Yuna le había explicado que cualquier demonio que traspasara el portal del tiempo, perdía sus poderes de Yokai, tal y como había sucedido con él. ¿Entonces, de qué le servía un ser humano, una exterminadora de demonios en un mundo que estaba libre de ellos, y un simple monje que ni siquiera disponía de un vórtice para absorber enemigos?

"Mierda" Lo que le faltaba era preocuparse por su hermano y los demás, si no tenía suficiente con la sacerdotisa.


— Nos tenemos que ir ya.

Kagome todavía no había acabado de comer.

— Aún llueve. Nos mojaremos — suplicó Kagome. No le apetecía nada salir del pub con la tormenta.

— ¿Me vas a cuestionar todo lo que te diga?

— ¿Encima de que vengo contra mi voluntad? Por lo menos podrías dejar de mandar y explicarme el motivo de volver a huir.

Se levantó con indignación. Sesshomaru la sujetó de la mano, y ella intentó liberarse, sin éxito.

— ¡Suéltame! Me haces daño...

— ¡Escúchame, insolente! — El demonio estaba fuera de sí. — Me vas a hacer caso si quieres salir de aquí con vida.

La arrastró de la mano por el pub ante la atónita mirada de los comensales. Salieron a la calle en medio de la tormenta. Sesshomaru la tapó con su chaqueta mientras apretaba el botón de un llavero que parecía el de un coche.

— ¿Lo has robado?

El Daiyokai no contestó, haciéndole un ademán de silencio con los dedos, y a la espera de intentar percibir el sonido de apertura de algún vehículo. Pero con la tormenta era prácticamente imposible escuchar nada. Por suerte, tardó en ver cómo las luces de uno de los coches se encendían al apretar el pequeño botón.

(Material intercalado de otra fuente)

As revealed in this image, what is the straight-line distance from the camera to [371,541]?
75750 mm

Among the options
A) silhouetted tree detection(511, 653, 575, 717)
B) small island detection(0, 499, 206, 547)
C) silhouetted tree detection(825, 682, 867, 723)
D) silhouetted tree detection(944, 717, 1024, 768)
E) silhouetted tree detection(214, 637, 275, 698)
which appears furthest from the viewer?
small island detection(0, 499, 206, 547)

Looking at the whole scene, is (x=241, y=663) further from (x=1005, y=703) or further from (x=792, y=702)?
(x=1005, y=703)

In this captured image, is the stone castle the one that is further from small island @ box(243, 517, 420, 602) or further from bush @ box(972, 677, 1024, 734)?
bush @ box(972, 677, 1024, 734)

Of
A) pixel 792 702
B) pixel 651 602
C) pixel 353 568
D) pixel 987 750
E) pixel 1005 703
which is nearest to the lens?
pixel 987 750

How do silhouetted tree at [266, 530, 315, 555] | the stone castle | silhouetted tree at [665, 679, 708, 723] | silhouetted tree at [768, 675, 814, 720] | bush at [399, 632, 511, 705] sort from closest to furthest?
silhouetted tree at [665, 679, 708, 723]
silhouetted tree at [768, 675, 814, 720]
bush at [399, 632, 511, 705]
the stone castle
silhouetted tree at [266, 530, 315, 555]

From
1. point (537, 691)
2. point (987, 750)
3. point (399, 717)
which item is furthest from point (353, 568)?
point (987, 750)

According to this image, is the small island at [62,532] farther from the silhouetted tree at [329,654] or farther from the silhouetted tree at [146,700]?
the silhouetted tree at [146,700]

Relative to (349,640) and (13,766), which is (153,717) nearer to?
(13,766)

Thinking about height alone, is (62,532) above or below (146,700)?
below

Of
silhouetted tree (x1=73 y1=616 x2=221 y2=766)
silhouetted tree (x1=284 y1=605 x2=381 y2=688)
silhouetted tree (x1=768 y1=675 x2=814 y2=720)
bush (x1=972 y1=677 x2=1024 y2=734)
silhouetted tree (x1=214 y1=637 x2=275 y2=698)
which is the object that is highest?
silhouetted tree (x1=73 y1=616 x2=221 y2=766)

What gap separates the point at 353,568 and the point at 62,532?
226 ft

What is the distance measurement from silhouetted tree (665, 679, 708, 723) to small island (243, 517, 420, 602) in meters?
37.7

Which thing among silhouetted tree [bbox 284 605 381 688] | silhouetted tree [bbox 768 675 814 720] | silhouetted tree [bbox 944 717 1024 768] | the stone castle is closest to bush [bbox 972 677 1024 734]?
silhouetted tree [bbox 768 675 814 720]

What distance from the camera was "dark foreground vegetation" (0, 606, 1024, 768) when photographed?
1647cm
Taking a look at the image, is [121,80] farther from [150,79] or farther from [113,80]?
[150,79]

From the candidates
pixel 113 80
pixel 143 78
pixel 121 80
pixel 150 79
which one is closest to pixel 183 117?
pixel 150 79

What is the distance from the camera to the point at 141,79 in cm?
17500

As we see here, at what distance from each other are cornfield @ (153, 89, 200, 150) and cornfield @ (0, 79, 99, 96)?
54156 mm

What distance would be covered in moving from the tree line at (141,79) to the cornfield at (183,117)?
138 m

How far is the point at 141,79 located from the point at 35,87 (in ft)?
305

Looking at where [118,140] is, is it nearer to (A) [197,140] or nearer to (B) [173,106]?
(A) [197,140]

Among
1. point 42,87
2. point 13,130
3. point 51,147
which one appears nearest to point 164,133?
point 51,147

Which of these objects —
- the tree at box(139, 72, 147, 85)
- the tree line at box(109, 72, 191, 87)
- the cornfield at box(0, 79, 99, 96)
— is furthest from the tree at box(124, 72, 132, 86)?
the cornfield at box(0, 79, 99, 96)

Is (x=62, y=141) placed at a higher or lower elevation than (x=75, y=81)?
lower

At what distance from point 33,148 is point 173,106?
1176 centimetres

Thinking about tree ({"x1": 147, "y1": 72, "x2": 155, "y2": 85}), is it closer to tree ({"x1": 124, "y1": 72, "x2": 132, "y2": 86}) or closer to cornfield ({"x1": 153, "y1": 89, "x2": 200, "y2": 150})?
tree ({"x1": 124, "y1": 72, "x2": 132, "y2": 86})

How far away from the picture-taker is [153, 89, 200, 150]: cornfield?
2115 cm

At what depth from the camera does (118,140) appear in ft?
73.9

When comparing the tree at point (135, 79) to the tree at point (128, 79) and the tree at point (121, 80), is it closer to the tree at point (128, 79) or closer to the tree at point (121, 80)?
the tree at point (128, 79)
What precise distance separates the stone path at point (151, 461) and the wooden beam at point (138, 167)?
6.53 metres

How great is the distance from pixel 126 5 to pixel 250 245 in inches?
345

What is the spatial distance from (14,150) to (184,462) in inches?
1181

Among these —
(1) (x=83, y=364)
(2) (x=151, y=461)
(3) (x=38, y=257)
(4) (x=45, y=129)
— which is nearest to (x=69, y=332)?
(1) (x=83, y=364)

— Antes me habías dicho que sabías conducir, ¿cierto? — Sesshomaru le lanzó las llaves, y Kagome las tomó al vuelo.

Entraron en el coche con rapidez para cubrirse de la lluvia. Kagome se sonrojó al observar cómo el demonio se despojaba de la camiseta que se había empapado por completo, dejando al descubierto su esbelta figura. Tenía un cuerpo de infarto.

— ¡Arranca! — exclamó él, intentando escurrirse el pelo con las manos y evitando que las gotas de lluvia siguiesen deslizándose por su rostro. Sus cabellos plateados y rebeldes le daban un aspecto completamente salvaje y embriagador.

Kagome arrancó con fuerza, decidida a seguir con la aventura y procurando no distraerse con el torso perfectamente desnudo del Daiyokai.

"Dolorosamente guapo... y dolorosamente imbécil" se rio por dentro, a la vez que subía el volumen de la radio para intentar disimular los fuertes latidos de su corazón.


Hola! Gracias por leerme. El capítulo me estaba quedando muy largo y al final he decidido cortarlo en dos. Así que entre hoy y mañana subiré el siguiente. Poco sabemos aún de Inuyasha y compañía. Me centraré un poco más en ellos cuando haya acabado de explicar esta parte :)

Contesto a algunos reviews:

Faby Sama: Sesshomaru no ha perdido sus sentidos, pero sí sus poderes de Yokai. Por lo tanto sigue siendo igual de astuto que siempre, aunque él mismo se cuestiona si su debilidad en cuanto al embrujo de Kagome se debe a su reciente humanidad.

Chippe: Sí. Poco avanza porque lo he hecho un poco descriptivo. En los siguientes sabremos más de Inuyasha y compañía. De momento me estoy centrando en la trama de Londres.

Yami96: Sesshomaru sabe todo de ella porque Yuna le pasó los informes. No por nada especial. Pero claro, Kagome sin saber nada, pues se lo toma todo un poco raro, jajaja. Es lo que tiene por ir sin maleta. Uuff... este hombre, celoso, es nivel tóxico extremo xDDD.